-------- Предложенный отрывок --------

Собрав все свои войска вместе, Ли теперь был готов принять бой по усмотрению или желанию Макклеллана, который, казалось, рыцарски откладывал свою атаку до тех пор, пока противник не будет к ней готов! Армии находились в присутствии друг друга недалеко от того места, где Энтитем впадает в Потомак, и здесь 17 сентября произошло кровопролитное столкновение.

Битву при Энтитеме обычно называют победой Севера. И правое, и левое крылья северной армии преуспели в захвате передовых позиций и удержании их к концу боя; и Ли отступил на юг, хотя верно то, что перед этим он задержался на день и дал своему врагу шанс, который не был использован, возобновить сражение. Его позиция перед лицом превосходящих сил противника была явно несостоятельной. Но хотя на основании этих фактов можно было с логической точки зрения заявить о победе, Президент и страна были — и имели на то право — возмущены крайне неудовлетворительным соотношением результата и средств. Незадолго до битвы войска Макклеллана при возвращении к ним командира, которого они боготворили, оказали ему восторженный прием, доказав тот дух и уверенность, с какими они будут сражаться под его началом; и они вступили в бой в самом лучшем расположении духа и состоянии. В день сражения северные войска превосходили южан по численности почти в два раза; фактически южные генералы в своих отчетах настаивали на том, что они были просто сокрушены огромными силами, противстоять которым было чудом доблести для их солдат. Простая правда заключалась в том, что, во-первых, из-за медлительности в начале сражения Макклеллан позволил Ли осуществить сосредоточение сил, чего никогда не следовало допускать. Во-вторых, сама битва велась не особенно хорошо, хотя, возможно, это произошло скорее из-за отсутствия его личного внимания во время ее хода, чем из-за ошибок в его плане. Наконец, его неудача при наличии столь крупной армии, часть которой по крайней мере была абсолютно свежей, преследовать и, возможно, даже уничтожить сократившиеся и измотанные силы конфедератов казалась необъяснимой и была непростительной.

-------- Извлечённые строки --------

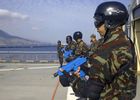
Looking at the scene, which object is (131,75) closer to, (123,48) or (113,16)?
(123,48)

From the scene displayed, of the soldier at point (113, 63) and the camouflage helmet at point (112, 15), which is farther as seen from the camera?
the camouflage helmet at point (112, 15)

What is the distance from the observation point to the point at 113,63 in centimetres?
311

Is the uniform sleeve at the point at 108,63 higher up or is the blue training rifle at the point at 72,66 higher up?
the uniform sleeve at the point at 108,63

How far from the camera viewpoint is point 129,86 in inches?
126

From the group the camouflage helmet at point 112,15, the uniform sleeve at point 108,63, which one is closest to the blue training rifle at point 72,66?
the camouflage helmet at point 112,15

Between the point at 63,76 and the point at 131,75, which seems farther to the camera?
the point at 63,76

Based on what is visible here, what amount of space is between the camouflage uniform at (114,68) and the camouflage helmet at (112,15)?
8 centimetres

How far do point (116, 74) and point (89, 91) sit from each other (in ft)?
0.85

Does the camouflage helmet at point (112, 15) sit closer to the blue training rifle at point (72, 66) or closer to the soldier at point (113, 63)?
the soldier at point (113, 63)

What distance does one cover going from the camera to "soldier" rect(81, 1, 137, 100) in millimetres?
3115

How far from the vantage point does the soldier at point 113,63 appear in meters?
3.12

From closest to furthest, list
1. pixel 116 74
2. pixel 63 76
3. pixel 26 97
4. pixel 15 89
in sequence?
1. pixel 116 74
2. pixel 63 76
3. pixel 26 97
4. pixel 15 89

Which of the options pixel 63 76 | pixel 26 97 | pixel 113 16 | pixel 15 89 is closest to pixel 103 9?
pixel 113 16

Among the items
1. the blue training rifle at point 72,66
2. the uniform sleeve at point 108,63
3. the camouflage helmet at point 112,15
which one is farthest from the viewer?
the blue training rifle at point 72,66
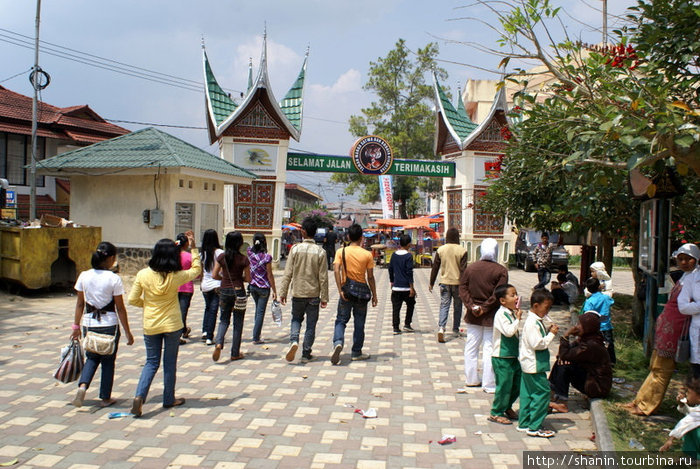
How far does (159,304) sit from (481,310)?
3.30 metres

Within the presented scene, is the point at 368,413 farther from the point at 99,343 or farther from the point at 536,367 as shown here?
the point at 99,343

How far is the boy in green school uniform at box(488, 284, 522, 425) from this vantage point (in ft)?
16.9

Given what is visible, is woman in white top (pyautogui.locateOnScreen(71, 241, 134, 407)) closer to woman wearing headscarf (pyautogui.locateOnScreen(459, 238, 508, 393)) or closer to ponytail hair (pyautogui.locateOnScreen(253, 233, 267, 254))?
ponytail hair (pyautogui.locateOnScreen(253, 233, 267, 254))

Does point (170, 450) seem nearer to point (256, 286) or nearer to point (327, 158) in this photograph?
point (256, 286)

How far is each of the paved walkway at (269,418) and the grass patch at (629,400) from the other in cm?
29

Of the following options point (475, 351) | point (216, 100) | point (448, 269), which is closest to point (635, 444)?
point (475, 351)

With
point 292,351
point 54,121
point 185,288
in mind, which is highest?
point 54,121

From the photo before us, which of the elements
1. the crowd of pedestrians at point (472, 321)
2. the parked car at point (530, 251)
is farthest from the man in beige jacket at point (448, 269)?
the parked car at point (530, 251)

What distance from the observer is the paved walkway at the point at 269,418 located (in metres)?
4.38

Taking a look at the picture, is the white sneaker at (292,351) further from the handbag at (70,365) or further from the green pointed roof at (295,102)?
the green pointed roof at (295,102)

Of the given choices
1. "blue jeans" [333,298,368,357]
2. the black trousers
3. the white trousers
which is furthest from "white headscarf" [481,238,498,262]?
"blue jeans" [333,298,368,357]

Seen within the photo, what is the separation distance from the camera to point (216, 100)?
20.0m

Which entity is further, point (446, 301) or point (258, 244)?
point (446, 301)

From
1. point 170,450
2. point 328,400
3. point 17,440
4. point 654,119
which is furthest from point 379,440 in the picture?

--------

Задания:
1. Перепишите фрагмент отрывка о битве при Энтитеме, начиная со слов «Собрав все свои» и заканчивая словами «произошло кровопролитное столкновение.».
2. Ответьте по отрывку о битве при Энтитеме на вопросы:
(а) Какого числа произошло сражение?
(б) Во сколько раз северные войска превосходили южан по численности в день сражения?
(в) В каком направлении отступил Ли?

Ответы к заданиям:
1.
Собрав все свои войска вместе, Ли теперь был готов принять бой по усмотрению или желанию Макклеллана, который, казалось, рыцарски откладывал свою атаку до тех пор, пока противник не будет к ней готов! Армии находились в присутствии друг друга недалеко от того места, где Энтитем впадает в Потомак, и здесь 17 сентября произошло кровопролитное столкновение.

2.
(а) 17 сентября.
(б) Почти в два раза.
(в) На юг.